Data to process:
· · · · · · ·
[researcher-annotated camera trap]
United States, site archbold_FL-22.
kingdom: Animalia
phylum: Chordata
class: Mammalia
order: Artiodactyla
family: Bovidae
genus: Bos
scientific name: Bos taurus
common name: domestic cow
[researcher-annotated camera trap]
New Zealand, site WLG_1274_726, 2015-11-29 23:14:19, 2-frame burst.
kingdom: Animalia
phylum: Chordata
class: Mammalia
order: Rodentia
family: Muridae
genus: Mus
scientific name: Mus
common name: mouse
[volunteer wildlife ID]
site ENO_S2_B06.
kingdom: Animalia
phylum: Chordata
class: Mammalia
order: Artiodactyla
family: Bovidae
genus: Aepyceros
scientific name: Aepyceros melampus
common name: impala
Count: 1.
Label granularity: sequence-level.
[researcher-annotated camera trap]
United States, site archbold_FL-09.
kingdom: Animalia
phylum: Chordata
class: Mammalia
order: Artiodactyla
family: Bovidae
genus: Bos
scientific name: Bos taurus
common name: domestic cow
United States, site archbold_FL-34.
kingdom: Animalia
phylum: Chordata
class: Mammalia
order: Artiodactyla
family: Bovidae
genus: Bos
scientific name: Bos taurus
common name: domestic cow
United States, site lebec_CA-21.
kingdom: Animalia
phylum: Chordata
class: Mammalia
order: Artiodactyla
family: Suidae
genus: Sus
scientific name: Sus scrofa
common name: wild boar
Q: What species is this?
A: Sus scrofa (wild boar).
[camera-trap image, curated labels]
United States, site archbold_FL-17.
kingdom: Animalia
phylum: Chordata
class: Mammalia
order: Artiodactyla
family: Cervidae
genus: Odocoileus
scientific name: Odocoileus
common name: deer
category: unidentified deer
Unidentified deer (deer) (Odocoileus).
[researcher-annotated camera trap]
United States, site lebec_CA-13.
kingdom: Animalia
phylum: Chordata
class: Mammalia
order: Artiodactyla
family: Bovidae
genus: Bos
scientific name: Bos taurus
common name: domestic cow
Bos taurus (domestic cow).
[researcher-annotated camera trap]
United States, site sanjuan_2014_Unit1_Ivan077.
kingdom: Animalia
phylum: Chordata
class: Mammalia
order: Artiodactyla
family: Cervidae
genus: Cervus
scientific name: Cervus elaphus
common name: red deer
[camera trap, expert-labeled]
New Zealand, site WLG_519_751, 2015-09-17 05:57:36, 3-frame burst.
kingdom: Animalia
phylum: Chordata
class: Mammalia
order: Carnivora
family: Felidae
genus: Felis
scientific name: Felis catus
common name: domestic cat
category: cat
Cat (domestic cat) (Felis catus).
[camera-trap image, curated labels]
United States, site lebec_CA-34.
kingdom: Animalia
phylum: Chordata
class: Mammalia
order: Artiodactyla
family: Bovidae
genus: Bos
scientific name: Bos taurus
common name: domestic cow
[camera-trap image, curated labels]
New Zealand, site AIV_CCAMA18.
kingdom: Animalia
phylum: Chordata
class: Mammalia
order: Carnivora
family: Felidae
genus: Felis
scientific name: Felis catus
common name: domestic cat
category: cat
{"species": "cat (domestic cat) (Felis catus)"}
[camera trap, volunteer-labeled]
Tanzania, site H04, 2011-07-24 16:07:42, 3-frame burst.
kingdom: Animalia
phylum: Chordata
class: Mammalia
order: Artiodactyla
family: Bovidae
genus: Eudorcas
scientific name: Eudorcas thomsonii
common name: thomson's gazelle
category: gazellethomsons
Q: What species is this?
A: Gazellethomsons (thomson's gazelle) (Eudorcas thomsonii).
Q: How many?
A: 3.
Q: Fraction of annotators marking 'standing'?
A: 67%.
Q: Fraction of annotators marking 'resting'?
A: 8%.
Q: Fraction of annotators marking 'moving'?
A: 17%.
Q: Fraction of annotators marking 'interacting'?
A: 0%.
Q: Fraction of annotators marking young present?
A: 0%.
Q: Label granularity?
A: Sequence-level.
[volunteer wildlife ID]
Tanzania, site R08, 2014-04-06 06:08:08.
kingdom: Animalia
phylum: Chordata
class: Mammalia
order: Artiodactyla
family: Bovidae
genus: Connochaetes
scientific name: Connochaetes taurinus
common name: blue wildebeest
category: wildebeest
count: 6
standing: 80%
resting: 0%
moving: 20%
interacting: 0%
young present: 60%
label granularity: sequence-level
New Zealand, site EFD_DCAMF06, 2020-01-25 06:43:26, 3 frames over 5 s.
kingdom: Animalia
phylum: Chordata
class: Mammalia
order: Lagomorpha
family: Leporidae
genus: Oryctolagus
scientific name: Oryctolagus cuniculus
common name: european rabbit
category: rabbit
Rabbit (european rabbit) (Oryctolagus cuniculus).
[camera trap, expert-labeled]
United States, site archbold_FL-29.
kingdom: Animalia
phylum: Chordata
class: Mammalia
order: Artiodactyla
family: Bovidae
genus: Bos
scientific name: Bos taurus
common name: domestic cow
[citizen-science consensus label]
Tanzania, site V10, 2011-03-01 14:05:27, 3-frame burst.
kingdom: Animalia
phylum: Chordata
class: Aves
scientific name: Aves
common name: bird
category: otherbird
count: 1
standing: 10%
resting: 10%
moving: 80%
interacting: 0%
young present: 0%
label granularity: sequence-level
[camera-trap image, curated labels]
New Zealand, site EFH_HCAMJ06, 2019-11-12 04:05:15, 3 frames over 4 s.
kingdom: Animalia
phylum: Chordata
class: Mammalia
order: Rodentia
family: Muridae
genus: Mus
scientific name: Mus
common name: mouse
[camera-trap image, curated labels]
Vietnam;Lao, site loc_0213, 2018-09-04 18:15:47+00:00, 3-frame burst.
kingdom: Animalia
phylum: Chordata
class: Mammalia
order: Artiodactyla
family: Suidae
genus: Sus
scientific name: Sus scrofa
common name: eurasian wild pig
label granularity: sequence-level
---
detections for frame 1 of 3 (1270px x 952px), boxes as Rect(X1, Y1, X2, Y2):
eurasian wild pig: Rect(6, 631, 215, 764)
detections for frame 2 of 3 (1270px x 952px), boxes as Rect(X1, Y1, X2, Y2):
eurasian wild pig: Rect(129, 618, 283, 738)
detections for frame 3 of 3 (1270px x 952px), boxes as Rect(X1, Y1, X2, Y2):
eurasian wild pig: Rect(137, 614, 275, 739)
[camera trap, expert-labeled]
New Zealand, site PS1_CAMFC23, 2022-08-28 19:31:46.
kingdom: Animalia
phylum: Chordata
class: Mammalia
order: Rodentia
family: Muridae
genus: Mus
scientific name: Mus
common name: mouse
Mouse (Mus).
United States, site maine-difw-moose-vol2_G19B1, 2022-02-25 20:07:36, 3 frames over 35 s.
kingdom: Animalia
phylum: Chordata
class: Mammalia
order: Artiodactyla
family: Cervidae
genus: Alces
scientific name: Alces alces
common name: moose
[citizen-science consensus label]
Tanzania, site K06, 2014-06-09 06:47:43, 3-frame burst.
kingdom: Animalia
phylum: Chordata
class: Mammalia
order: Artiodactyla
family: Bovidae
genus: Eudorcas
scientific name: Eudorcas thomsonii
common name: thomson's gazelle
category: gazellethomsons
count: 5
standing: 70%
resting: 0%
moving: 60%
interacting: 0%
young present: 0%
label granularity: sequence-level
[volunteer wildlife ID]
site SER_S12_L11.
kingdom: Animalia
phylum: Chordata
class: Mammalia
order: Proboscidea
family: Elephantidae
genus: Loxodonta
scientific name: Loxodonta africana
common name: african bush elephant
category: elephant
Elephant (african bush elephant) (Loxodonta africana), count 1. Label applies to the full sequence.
· · · · · · ·
About this task:
The whole listing above is to be transcribed exactly, line for line.

The completed task:
[researcher-annotated camera trap]
United States, site archbold_FL-22.
kingdom: Animalia
phylum: Chordata
class: Mammalia
order: Artiodactyla
family: Bovidae
genus: Bos
scientific name: Bos taurus
common name: domestic cow
[researcher-annotated camera trap]
New Zealand, site WLG_1274_726, 2015-11-29 23:14:19, 2-frame burst.
kingdom: Animalia
phylum: Chordata
class: Mammalia
order: Rodentia
family: Muridae
genus: Mus
scientific name: Mus
common name: mouse
[volunteer wildlife ID]
site ENO_S2_B06.
kingdom: Animalia
phylum: Chordata
class: Mammalia
order: Artiodactyla
family: Bovidae
genus: Aepyceros
scientific name: Aepyceros melampus
common name: impala
Count: 1.
Label granularity: sequence-level.
[researcher-annotated camera trap]
United States, site archbold_FL-09.
kingdom: Animalia
phylum: Chordata
class: Mammalia
order: Artiodactyla
family: Bovidae
genus: Bos
scientific name: Bos taurus
common name: domestic cow
United States, site archbold_FL-34.
kingdom: Animalia
phylum: Chordata
class: Mammalia
order: Artiodactyla
family: Bovidae
genus: Bos
scientific name: Bos taurus
common name: domestic cow
United States, site lebec_CA-21.
kingdom: Animalia
phylum: Chordata
class: Mammalia
order: Artiodactyla
family: Suidae
genus: Sus
scientific name: Sus scrofa
common name: wild boar
Q: What species is this?
A: Sus scrofa (wild boar).
[camera-trap image, curated labels]
United States, site archbold_FL-17.
kingdom: Animalia
phylum: Chordata
class: Mammalia
order: Artiodactyla
family: Cervidae
genus: Odocoileus
scientific name: Odocoileus
common name: deer
category: unidentified deer
Unidentified deer (deer) (Odocoileus).
[researcher-annotated camera trap]
United States, site lebec_CA-13.
kingdom: Animalia
phylum: Chordata
class: Mammalia
order: Artiodactyla
family: Bovidae
genus: Bos
scientific name: Bos taurus
common name: domestic cow
Bos taurus (domestic cow).
[researcher-annotated camera trap]
United States, site sanjuan_2014_Unit1_Ivan077.
kingdom: Animalia
phylum: Chordata
class: Mammalia
order: Artiodactyla
family: Cervidae
genus: Cervus
scientific name: Cervus elaphus
common name: red deer
[camera trap, expert-labeled]
New Zealand, site WLG_519_751, 2015-09-17 05:57:36, 3-frame burst.
kingdom: Animalia
phylum: Chordata
class: Mammalia
order: Carnivora
family: Felidae
genus: Felis
scientific name: Felis catus
common name: domestic cat
category: cat
Cat (domestic cat) (Felis catus).
[camera-trap image, curated labels]
United States, site lebec_CA-34.
kingdom: Animalia
phylum: Chordata
class: Mammalia
order: Artiodactyla
family: Bovidae
genus: Bos
scientific name: Bos taurus
common name: domestic cow
[camera-trap image, curated labels]
New Zealand, site AIV_CCAMA18.
kingdom: Animalia
phylum: Chordata
class: Mammalia
order: Carnivora
family: Felidae
genus: Felis
scientific name: Felis catus
common name: domestic cat
category: cat
{"species": "cat (domestic cat) (Felis catus)"}
[camera trap, volunteer-labeled]
Tanzania, site H04, 2011-07-24 16:07:42, 3-frame burst.
kingdom: Animalia
phylum: Chordata
class: Mammalia
order: Artiodactyla
family: Bovidae
genus: Eudorcas
scientific name: Eudorcas thomsonii
common name: thomson's gazelle
category: gazellethomsons
Q: What species is this?
A: Gazellethomsons (thomson's gazelle) (Eudorcas thomsonii).
Q: How many?
A: 3.
Q: Fraction of annotators marking 'standing'?
A: 67%.
Q: Fraction of annotators marking 'resting'?
A: 8%.
Q: Fraction of annotators marking 'moving'?
A: 17%.
Q: Fraction of annotators marking 'interacting'?
A: 0%.
Q: Fraction of annotators marking young present?
A: 0%.
Q: Label granularity?
A: Sequence-level.
[volunteer wildlife ID]
Tanzania, site R08, 2014-04-06 06:08:08.
kingdom: Animalia
phylum: Chordata
class: Mammalia
order: Artiodactyla
family: Bovidae
genus: Connochaetes
scientific name: Connochaetes taurinus
common name: blue wildebeest
category: wildebeest
count: 6
standing: 80%
resting: 0%
moving: 20%
interacting: 0%
young present: 60%
label granularity: sequence-level
New Zealand, site EFD_DCAMF06, 2020-01-25 06:43:26, 3 frames over 5 s.
kingdom: Animalia
phylum: Chordata
class: Mammalia
order: Lagomorpha
family: Leporidae
genus: Oryctolagus
scientific name: Oryctolagus cuniculus
common name: european rabbit
category: rabbit
Rabbit (european rabbit) (Oryctolagus cuniculus).
[camera trap, expert-labeled]
United States, site archbold_FL-29.
kingdom: Animalia
phylum: Chordata
class: Mammalia
order: Artiodactyla
family: Bovidae
genus: Bos
scientific name: Bos taurus
common name: domestic cow
[citizen-science consensus label]
Tanzania, site V10, 2011-03-01 14:05:27, 3-frame burst.
kingdom: Animalia
phylum: Chordata
class: Aves
scientific name: Aves
common name: bird
category: otherbird
count: 1
standing: 10%
resting: 10%
moving: 80%
interacting: 0%
young present: 0%
label granularity: sequence-level
[camera-trap image, curated labels]
New Zealand, site EFH_HCAMJ06, 2019-11-12 04:05:15, 3 frames over 4 s.
kingdom: Animalia
phylum: Chordata
class: Mammalia
order: Rodentia
family: Muridae
genus: Mus
scientific name: Mus
common name: mouse
[camera-trap image, curated labels]
Vietnam;Lao, site loc_0213, 2018-09-04 18:15:47+00:00, 3-frame burst.
kingdom: Animalia
phylum: Chordata
class: Mammalia
order: Artiodactyla
family: Suidae
genus: Sus
scientific name: Sus scrofa
common name: eurasian wild pig
label granularity: sequence-level
---
detections for frame 1 of 3 (1270px x 952px), boxes as Rect(X1, Y1, X2, Y2):
eurasian wild pig: Rect(6, 631, 215, 764)
detections for frame 2 of 3 (1270px x 952px), boxes as Rect(X1, Y1, X2, Y2):
eurasian wild pig: Rect(129, 618, 283, 738)
detections for frame 3 of 3 (1270px x 952px), boxes as Rect(X1, Y1, X2, Y2):
eurasian wild pig: Rect(137, 614, 275, 739)
[camera trap, expert-labeled]
New Zealand, site PS1_CAMFC23, 2022-08-28 19:31:46.
kingdom: Animalia
phylum: Chordata
class: Mammalia
order: Rodentia
family: Muridae
genus: Mus
scientific name: Mus
common name: mouse
Mouse (Mus).
United States, site maine-difw-moose-vol2_G19B1, 2022-02-25 20:07:36, 3 frames over 35 s.
kingdom: Animalia
phylum: Chordata
class: Mammalia
order: Artiodactyla
family: Cervidae
genus: Alces
scientific name: Alces alces
common name: moose
[citizen-science consensus label]
Tanzania, site K06, 2014-06-09 06:47:43, 3-frame burst.
kingdom: Animalia
phylum: Chordata
class: Mammalia
order: Artiodactyla
family: Bovidae
genus: Eudorcas
scientific name: Eudorcas thomsonii
common name: thomson's gazelle
category: gazellethomsons
count: 5
standing: 70%
resting: 0%
moving: 60%
interacting: 0%
young present: 0%
label granularity: sequence-level
[volunteer wildlife ID]
site SER_S12_L11.
kingdom: Animalia
phylum: Chordata
class: Mammalia
order: Proboscidea
family: Elephantidae
genus: Loxodonta
scientific name: Loxodonta africana
common name: african bush elephant
category: elephant
Elephant (african bush elephant) (Loxodonta africana), count 1. Label applies to the full sequence.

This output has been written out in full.